Using a strategy initiated at last year's shows MADI was the name of the game at the 2012 Summer X Games in Los Angeles as ESPN continues to streamline its broadcast imprint. Using fiber-optic cabling over an embedded-audio approach to connect all the venues within a 27-acre radius in downtown LA—as well as all of the submixes, communications, and audio transmissions—offered more inputs, smoother transmission between venues and a more efficient and compact layout. Spec'd by ESPN's Senior Technical Audio Producer Kevin Cleary and supplied by Hi-Tec Audio this year—with onsite support from Group One's Technical Sales guru Taidus Vallandi and Chris Fichera—four DiGiCo SD10Bs were placed in key locations. Three handled effects sub-mixing for Motocross, Big Air Ramp/Rally Car, Street, Park & Vert Events feeding two Calrec Alpha desks via MADI at 48kHz located in an ESPN SS32 and Denali Summit remote trucks. International feeds, using the other SD10B, created from a separate mix gathered from all the venues for ESPN International, are sent to the main router also via MADI.
Blue Sky full-range monitoring components were paired in tandem with the DiGiCo consoles at every location—with SAT 6.5s or SAT 5s set up alongside SUB 8s. This is the second year that DiGiCo consoles have submixed both Winter and Summer X Games, with Blue Sky systems on site for nearly eight years of events.
Seven DiGiCo SD Racks-—totaling 368 channels overall—were stationed around the venue (approximately 3500+ feet) and linking back via redundant Optocore fiber loop carrying 448 audio signals.
"The X Games audio production crew has settled in on a winning combination with the DiGiCo consoles," explained Fichera. "DiGiCo SD10Bs in the critical submix positions integrate seamlessly to several DiGiCo SD Racks connected via Optocore located around the venue and is a system that can be replicated over and over again for consistency and ease of operation. The submixers are happy because they've learned the console, are comfortable using it, and it makes the whole flow of the system work easily. This cost-effective and consistent package can be replicated anywhere in the world for any ESPN broadcast events."

- _Recorded information_:
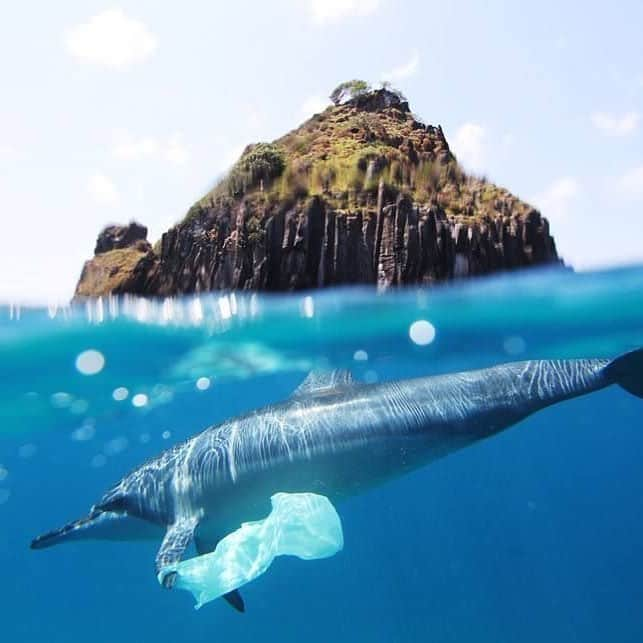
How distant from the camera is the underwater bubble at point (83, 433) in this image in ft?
86.1

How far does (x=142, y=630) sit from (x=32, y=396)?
25.4 metres

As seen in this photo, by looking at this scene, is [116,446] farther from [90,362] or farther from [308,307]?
[308,307]

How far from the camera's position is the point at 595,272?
500 inches

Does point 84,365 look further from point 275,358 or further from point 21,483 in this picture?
point 21,483

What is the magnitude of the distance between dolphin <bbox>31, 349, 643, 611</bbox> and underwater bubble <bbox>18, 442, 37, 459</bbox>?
818 inches

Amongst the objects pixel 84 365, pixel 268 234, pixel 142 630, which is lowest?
pixel 142 630

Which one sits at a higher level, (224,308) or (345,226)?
(345,226)

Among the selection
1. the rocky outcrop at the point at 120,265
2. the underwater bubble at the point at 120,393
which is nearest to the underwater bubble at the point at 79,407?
the underwater bubble at the point at 120,393

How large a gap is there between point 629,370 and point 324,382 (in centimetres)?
408

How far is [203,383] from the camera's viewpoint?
876 inches

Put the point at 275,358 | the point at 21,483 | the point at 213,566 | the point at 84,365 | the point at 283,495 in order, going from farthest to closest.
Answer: the point at 21,483 → the point at 275,358 → the point at 84,365 → the point at 283,495 → the point at 213,566

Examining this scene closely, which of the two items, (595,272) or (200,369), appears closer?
(595,272)

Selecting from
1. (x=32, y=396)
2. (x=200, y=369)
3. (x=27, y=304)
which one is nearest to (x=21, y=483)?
(x=32, y=396)

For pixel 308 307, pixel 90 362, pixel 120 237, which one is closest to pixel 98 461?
pixel 90 362
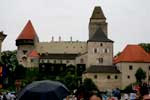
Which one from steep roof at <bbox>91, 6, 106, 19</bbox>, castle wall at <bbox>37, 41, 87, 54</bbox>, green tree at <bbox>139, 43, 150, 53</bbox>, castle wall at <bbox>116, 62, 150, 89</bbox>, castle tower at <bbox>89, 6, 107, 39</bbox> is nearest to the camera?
castle wall at <bbox>116, 62, 150, 89</bbox>

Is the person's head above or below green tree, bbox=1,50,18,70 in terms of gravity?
above

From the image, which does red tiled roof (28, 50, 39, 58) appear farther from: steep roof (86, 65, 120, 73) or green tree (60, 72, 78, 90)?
steep roof (86, 65, 120, 73)

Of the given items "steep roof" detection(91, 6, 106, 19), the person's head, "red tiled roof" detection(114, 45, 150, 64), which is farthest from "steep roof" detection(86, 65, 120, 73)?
the person's head

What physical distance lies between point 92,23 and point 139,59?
22.0 m

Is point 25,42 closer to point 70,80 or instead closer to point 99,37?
point 99,37

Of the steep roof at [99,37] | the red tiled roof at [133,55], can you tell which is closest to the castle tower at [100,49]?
the steep roof at [99,37]

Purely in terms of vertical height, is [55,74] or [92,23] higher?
[92,23]

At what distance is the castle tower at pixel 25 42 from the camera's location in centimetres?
11693

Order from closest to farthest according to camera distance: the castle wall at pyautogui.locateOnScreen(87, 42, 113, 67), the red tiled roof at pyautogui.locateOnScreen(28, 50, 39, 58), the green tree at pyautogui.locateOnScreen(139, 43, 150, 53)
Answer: the castle wall at pyautogui.locateOnScreen(87, 42, 113, 67) < the red tiled roof at pyautogui.locateOnScreen(28, 50, 39, 58) < the green tree at pyautogui.locateOnScreen(139, 43, 150, 53)

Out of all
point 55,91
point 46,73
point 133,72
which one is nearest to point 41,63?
point 46,73

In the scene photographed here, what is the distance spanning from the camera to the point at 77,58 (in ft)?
367

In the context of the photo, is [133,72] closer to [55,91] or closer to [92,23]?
[92,23]

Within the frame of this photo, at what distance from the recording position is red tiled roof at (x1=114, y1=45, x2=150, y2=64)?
10175 cm

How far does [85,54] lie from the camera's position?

- _To do_: From the X Games audio article above, write out everything from "Blue Sky full-range" down to "years of events.".

- _Task output_:
Blue Sky full-range monitoring components were paired in tandem with the DiGiCo consoles at every location—with SAT 6.5s or SAT 5s set up alongside SUB 8s. This is the second year that DiGiCo consoles have submixed both Winter and Summer X Games, with Blue Sky systems on site for nearly eight years of events.